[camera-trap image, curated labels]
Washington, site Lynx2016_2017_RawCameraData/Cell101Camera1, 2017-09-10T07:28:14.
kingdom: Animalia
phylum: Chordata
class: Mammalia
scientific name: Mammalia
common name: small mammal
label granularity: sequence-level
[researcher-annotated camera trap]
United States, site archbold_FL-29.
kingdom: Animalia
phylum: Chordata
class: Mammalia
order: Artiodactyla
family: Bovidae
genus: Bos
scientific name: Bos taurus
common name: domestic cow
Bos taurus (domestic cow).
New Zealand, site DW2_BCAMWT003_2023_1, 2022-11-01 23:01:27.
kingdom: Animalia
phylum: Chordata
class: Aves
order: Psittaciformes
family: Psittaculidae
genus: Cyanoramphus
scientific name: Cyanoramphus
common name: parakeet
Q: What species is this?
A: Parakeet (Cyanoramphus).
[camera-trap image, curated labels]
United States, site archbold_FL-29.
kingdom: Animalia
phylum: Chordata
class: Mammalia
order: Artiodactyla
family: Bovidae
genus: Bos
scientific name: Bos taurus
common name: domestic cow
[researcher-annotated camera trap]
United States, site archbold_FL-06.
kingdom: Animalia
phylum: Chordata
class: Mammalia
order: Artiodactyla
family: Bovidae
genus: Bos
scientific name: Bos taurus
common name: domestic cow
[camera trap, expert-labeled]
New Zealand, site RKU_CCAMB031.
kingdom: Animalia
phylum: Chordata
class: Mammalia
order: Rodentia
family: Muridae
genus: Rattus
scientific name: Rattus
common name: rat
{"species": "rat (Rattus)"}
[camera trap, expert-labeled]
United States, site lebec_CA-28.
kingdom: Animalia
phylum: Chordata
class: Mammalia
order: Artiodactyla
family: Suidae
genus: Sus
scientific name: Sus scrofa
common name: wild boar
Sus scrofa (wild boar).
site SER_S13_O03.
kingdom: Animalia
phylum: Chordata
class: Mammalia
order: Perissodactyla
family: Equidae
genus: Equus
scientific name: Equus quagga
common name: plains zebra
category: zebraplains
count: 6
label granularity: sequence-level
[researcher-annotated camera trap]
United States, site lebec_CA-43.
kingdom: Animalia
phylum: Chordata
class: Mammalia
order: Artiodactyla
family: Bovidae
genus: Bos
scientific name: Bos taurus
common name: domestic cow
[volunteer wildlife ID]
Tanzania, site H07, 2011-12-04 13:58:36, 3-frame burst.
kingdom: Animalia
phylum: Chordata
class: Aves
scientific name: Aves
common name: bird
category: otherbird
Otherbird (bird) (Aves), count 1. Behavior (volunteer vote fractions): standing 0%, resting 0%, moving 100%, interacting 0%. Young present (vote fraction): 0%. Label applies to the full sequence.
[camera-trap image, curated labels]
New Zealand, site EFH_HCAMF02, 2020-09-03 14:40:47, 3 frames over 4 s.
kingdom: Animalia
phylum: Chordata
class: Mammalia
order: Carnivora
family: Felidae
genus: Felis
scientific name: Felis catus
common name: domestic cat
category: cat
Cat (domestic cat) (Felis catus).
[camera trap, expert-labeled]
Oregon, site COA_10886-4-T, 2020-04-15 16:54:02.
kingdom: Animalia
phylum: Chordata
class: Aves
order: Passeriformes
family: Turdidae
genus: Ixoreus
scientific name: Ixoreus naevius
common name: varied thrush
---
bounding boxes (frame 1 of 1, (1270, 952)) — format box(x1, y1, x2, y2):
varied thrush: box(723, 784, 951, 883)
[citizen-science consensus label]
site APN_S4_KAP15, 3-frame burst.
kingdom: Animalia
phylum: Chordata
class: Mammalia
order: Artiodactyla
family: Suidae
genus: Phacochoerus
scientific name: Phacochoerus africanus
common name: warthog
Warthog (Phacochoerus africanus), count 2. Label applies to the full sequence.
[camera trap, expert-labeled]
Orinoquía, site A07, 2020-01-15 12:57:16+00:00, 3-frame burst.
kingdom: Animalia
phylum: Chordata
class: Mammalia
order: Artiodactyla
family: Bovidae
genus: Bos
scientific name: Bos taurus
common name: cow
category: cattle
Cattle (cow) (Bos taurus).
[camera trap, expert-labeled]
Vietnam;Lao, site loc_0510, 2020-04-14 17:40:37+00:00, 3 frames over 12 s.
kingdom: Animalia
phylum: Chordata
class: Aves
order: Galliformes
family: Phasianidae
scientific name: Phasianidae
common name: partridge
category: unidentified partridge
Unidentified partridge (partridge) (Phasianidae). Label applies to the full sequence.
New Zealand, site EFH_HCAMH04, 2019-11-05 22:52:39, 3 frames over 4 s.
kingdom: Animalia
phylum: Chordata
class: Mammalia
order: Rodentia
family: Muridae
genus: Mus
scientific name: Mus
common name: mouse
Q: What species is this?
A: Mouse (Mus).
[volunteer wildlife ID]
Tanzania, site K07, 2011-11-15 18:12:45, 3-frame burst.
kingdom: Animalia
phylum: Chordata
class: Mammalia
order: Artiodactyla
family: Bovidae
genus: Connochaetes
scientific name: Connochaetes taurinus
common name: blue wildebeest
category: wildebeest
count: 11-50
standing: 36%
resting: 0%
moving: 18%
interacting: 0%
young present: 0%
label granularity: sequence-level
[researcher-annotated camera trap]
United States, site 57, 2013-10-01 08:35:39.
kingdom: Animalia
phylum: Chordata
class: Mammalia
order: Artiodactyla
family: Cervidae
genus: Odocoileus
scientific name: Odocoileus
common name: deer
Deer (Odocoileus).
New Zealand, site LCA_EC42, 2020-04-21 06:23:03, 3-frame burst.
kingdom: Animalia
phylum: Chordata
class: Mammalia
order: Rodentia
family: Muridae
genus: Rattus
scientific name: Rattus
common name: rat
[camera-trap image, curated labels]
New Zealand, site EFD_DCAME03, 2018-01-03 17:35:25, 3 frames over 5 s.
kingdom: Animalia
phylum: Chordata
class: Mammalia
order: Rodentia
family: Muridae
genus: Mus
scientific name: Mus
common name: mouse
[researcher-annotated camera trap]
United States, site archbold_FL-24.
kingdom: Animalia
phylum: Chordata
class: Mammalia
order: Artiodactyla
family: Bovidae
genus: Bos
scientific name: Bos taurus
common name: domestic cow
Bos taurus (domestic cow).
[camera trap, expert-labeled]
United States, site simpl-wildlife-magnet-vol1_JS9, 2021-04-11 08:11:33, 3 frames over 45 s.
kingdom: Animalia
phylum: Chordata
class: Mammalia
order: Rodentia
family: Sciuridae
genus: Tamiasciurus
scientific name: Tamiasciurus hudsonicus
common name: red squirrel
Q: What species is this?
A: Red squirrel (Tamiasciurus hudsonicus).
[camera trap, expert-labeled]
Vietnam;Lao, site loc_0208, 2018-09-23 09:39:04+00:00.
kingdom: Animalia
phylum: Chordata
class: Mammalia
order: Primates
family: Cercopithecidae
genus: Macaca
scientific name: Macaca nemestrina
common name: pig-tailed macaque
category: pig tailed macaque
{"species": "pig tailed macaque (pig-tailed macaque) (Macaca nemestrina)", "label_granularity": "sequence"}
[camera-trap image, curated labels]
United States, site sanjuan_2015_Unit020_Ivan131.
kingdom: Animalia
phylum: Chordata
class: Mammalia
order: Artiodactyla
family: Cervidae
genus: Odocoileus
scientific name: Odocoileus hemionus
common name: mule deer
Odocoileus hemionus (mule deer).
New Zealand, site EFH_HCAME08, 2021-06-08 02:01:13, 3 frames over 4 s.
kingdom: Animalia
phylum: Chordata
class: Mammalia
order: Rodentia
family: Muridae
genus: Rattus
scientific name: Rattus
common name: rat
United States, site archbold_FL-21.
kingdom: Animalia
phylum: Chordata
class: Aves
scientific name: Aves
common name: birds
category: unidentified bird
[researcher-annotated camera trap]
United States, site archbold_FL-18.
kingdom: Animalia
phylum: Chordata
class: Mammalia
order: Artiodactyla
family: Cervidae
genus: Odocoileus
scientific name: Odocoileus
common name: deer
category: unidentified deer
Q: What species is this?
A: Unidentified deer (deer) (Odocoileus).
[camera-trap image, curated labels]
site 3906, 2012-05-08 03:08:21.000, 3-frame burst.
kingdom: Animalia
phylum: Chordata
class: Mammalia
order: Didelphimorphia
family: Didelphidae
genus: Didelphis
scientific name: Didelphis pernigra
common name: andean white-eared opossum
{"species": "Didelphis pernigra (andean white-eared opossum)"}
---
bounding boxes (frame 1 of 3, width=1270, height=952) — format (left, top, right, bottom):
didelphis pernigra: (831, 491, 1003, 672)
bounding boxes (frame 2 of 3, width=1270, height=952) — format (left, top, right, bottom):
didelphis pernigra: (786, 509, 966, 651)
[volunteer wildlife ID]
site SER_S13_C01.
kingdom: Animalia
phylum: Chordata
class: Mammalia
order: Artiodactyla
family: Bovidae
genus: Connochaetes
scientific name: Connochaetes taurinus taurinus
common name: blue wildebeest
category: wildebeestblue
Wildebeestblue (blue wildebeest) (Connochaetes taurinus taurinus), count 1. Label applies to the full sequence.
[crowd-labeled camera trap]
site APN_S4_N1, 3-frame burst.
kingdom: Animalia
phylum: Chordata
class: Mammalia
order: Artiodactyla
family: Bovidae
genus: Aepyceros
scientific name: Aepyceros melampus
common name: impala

------------------------

= ACTIVITY =
A word-for-word copy of the lines above from the one with "United States, site lebec_CA-28." through the one with "Tanzania, site H07, 2011-12-04", inclusive, is the only output wanted.

= ANSWER SECTION =
United States, site lebec_CA-28.
kingdom: Animalia
phylum: Chordata
class: Mammalia
order: Artiodactyla
family: Suidae
genus: Sus
scientific name: Sus scrofa
common name: wild boar
Sus scrofa (wild boar).
site SER_S13_O03.
kingdom: Animalia
phylum: Chordata
class: Mammalia
order: Perissodactyla
family: Equidae
genus: Equus
scientific name: Equus quagga
common name: plains zebra
category: zebraplains
count: 6
label granularity: sequence-level
[researcher-annotated camera trap]
United States, site lebec_CA-43.
kingdom: Animalia
phylum: Chordata
class: Mammalia
order: Artiodactyla
family: Bovidae
genus: Bos
scientific name: Bos taurus
common name: domestic cow
[volunteer wildlife ID]
Tanzania, site H07, 2011-12-04 13:58:36, 3-frame burst.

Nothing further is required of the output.